Of the six emergency exits, five were either blocked or there were delays in opening them, which further hampered escape efforts, The New York Times reported today.
The Times quoted safety investigators as saying one exit was jammed shut, another was blocked by flames from the fire that followed the crash and a third was temporarily blocked by two men who got into a fight over who should exit first.
A fourth exit was damaged in the crash and a fifth could only be opened with difficulty, the newspaper said.
Of the 21 people who died aboard the plane, 20 were trying to get out, said National Transportation Safety Board investigator James Burnett. One person who did escape died of burns and one victim was found strapped in his seat.
Burnett also described scenes of panic he said investigators pieced together from interviews with survivors.

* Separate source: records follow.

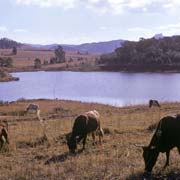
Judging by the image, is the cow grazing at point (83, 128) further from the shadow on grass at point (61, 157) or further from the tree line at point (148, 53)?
the tree line at point (148, 53)

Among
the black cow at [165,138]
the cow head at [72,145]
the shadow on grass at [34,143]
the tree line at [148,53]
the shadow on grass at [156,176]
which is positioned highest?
the tree line at [148,53]

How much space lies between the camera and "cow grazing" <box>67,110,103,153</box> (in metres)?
16.9

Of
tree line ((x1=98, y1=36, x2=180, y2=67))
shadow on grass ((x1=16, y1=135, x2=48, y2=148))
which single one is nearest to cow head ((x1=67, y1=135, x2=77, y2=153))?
shadow on grass ((x1=16, y1=135, x2=48, y2=148))

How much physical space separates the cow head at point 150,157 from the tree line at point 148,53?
381ft

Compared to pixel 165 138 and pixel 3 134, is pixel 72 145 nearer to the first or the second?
pixel 3 134

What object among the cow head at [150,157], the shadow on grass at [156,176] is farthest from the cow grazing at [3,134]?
the shadow on grass at [156,176]

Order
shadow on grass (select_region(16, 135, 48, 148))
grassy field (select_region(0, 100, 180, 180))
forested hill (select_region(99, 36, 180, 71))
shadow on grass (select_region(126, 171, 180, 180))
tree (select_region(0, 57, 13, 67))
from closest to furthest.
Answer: shadow on grass (select_region(126, 171, 180, 180)) < grassy field (select_region(0, 100, 180, 180)) < shadow on grass (select_region(16, 135, 48, 148)) < forested hill (select_region(99, 36, 180, 71)) < tree (select_region(0, 57, 13, 67))

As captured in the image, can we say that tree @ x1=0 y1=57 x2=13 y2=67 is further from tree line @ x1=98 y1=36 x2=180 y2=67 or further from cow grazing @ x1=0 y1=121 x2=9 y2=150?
cow grazing @ x1=0 y1=121 x2=9 y2=150

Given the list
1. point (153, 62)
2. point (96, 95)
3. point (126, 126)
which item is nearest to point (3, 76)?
point (153, 62)

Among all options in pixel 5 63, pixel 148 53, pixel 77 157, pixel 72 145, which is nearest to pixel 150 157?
pixel 77 157

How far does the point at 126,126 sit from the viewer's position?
22375mm

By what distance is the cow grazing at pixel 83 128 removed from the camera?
16891 millimetres

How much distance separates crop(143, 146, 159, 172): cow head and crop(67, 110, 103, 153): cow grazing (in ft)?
15.5

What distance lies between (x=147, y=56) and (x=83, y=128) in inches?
4635
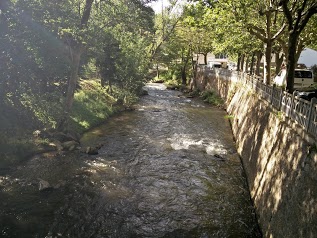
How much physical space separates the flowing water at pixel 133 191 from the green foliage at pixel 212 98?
1458 centimetres

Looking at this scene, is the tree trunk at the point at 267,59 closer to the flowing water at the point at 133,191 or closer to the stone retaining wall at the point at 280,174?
the stone retaining wall at the point at 280,174

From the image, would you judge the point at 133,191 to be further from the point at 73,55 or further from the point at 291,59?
the point at 73,55

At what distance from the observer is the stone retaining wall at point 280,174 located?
7.99m

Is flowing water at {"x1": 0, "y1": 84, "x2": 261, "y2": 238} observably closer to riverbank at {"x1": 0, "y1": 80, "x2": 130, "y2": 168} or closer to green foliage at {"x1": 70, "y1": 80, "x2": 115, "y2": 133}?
riverbank at {"x1": 0, "y1": 80, "x2": 130, "y2": 168}

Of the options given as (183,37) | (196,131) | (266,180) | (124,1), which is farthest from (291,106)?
(183,37)

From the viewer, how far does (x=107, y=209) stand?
1205 cm

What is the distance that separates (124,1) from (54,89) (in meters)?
9.85

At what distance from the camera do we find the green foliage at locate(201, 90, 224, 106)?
36.4 meters

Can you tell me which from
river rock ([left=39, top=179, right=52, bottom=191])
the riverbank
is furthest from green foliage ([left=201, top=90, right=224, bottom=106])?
river rock ([left=39, top=179, right=52, bottom=191])

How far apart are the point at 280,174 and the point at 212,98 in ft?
93.8

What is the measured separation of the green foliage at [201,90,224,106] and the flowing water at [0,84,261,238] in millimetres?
14580

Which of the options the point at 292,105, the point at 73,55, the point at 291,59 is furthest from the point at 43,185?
the point at 291,59

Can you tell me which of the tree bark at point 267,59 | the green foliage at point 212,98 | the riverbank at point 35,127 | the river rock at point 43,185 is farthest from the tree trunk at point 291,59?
the green foliage at point 212,98

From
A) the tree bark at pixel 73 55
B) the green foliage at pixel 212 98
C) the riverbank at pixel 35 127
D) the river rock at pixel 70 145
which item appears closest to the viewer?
the riverbank at pixel 35 127
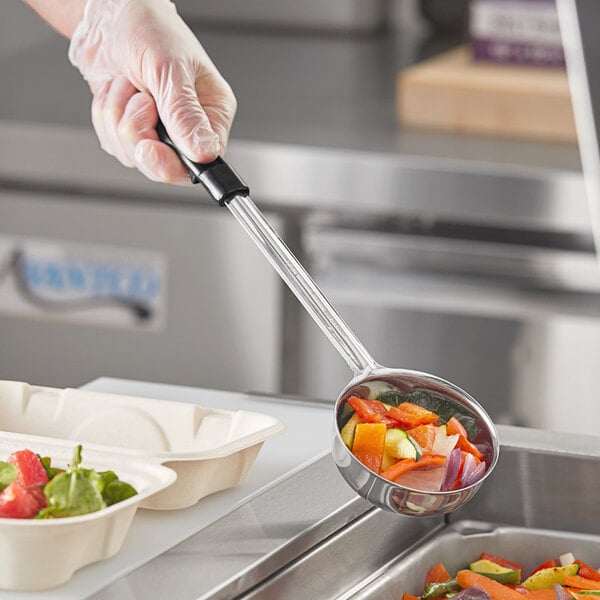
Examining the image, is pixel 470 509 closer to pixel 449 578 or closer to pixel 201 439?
pixel 449 578

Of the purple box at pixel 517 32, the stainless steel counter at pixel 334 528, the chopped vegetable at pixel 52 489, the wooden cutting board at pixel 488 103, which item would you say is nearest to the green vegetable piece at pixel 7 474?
the chopped vegetable at pixel 52 489

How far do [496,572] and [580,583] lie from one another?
7 centimetres

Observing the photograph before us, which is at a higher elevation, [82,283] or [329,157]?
[329,157]

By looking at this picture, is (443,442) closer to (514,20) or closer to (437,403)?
(437,403)

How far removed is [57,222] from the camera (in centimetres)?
227

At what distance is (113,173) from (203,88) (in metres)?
0.92

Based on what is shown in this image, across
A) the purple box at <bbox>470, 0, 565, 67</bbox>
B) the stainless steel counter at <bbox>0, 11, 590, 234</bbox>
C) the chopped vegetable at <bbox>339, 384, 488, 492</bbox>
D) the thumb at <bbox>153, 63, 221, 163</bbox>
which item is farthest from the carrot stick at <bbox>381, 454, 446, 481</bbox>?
the purple box at <bbox>470, 0, 565, 67</bbox>

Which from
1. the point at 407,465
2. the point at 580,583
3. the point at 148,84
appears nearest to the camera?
the point at 407,465

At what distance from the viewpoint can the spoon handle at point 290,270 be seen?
3.30ft

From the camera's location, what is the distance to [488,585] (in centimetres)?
105

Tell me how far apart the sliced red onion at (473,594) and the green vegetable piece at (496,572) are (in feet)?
0.24

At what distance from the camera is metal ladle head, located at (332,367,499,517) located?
0.94 metres

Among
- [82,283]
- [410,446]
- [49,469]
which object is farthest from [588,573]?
[82,283]

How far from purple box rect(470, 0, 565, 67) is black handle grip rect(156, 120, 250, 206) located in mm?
1282
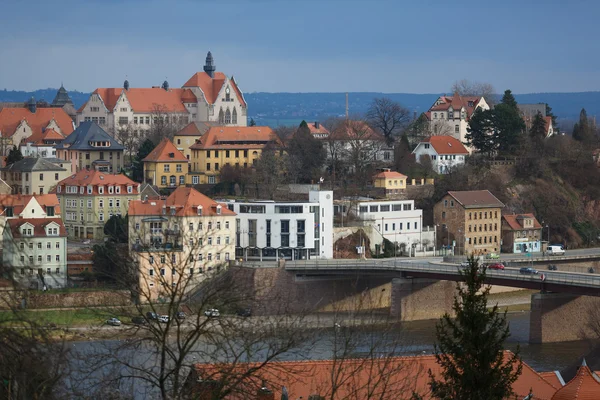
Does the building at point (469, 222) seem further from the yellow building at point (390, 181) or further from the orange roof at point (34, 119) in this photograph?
the orange roof at point (34, 119)

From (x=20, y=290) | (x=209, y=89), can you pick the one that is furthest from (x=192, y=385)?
(x=209, y=89)

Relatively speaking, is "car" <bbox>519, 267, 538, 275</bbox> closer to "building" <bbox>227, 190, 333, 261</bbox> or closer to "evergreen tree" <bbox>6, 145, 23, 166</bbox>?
"building" <bbox>227, 190, 333, 261</bbox>

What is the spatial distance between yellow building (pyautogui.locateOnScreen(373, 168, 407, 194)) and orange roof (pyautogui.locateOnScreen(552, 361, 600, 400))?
150 feet

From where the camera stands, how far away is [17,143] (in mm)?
91688

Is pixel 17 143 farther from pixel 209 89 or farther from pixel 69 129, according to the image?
pixel 209 89

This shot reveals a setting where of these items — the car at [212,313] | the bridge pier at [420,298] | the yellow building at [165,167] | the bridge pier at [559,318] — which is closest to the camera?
the car at [212,313]

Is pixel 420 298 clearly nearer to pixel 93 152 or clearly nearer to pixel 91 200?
pixel 91 200

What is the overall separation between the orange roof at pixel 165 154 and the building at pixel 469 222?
14686 mm

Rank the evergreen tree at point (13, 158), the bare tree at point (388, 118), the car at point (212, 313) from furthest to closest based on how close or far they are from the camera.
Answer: the bare tree at point (388, 118)
the evergreen tree at point (13, 158)
the car at point (212, 313)

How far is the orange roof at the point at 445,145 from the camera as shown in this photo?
82188mm

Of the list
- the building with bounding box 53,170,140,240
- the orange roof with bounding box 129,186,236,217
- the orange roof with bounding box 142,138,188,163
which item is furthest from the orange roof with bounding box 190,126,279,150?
the orange roof with bounding box 129,186,236,217

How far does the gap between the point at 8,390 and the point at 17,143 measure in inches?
3115

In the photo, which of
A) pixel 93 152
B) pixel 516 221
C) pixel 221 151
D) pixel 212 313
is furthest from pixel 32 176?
pixel 212 313

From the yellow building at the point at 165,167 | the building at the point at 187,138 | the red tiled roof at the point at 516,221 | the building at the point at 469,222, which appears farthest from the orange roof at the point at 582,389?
the building at the point at 187,138
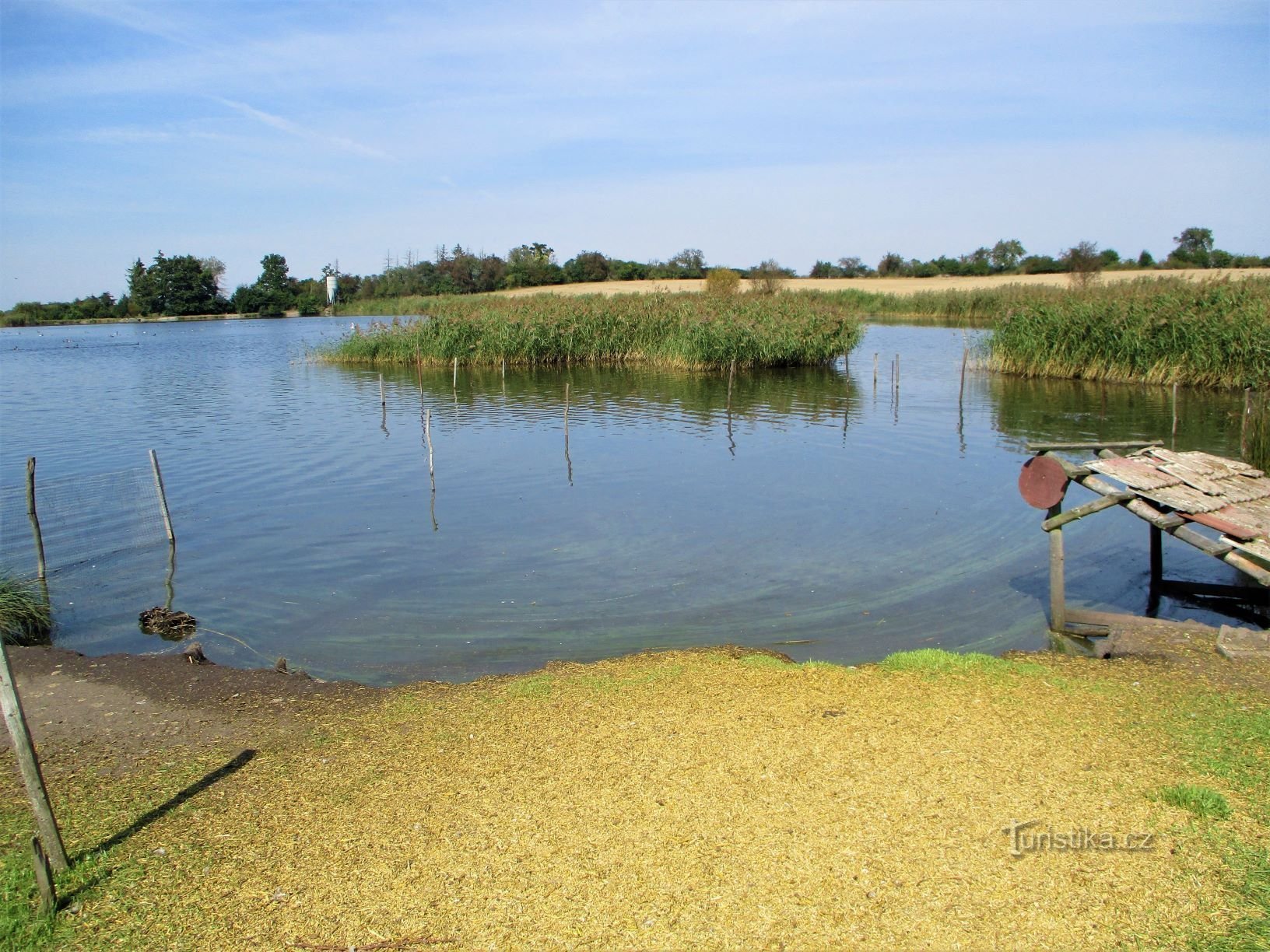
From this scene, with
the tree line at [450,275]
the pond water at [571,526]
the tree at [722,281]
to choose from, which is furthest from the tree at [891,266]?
the pond water at [571,526]

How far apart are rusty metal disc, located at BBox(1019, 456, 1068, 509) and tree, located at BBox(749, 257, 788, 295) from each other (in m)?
53.5

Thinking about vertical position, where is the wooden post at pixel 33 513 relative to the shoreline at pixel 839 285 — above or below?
below

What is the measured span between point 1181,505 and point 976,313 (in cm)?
6330

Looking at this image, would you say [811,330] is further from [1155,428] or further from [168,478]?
[168,478]

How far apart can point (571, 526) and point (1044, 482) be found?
7.56 m

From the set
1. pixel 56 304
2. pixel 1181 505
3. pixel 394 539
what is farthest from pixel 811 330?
pixel 56 304

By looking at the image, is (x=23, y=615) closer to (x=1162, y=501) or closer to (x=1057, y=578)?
(x=1057, y=578)

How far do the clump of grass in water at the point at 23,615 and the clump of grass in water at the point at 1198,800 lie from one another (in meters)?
10.7

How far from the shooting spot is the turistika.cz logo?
482cm

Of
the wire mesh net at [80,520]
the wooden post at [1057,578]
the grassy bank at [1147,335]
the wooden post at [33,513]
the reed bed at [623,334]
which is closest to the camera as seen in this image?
the wooden post at [1057,578]

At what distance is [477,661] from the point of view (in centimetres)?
923

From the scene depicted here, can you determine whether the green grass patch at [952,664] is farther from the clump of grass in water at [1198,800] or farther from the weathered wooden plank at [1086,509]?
the clump of grass in water at [1198,800]

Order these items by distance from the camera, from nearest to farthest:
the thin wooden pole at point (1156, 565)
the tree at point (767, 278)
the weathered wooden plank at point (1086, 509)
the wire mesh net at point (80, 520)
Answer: the weathered wooden plank at point (1086, 509), the thin wooden pole at point (1156, 565), the wire mesh net at point (80, 520), the tree at point (767, 278)

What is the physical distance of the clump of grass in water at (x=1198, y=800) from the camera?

He told of two men who trampled a woman trying to get to the right wing exit, then blocked it as they fought over who would go out first. A third man cleared the exit when he threw one of the men out, Burnett said.
A woman sitting next to the exit originally failed to open it, Burnett said, and a man sitting behind her had to do it.
Under federal regulations adopted last year, passengers seated next to exits have to be physically and mentally able to open them. Flight attendants are to ask them if they will open the exits during an emergency and help people out. If they say no they are moved to other seats.
Friday’s accident occurred when an air traffic controller put the commuter plane and the 737 on the same runway.
In the moments before the crash the controller was busy handling two other aircraft, including one she was trying to get off the runway where the accident occurred, investigators said.
The 737′s co-pilot, David Kelly, said he didn’t see the Skywest plane until after the nose of his jet had touched down.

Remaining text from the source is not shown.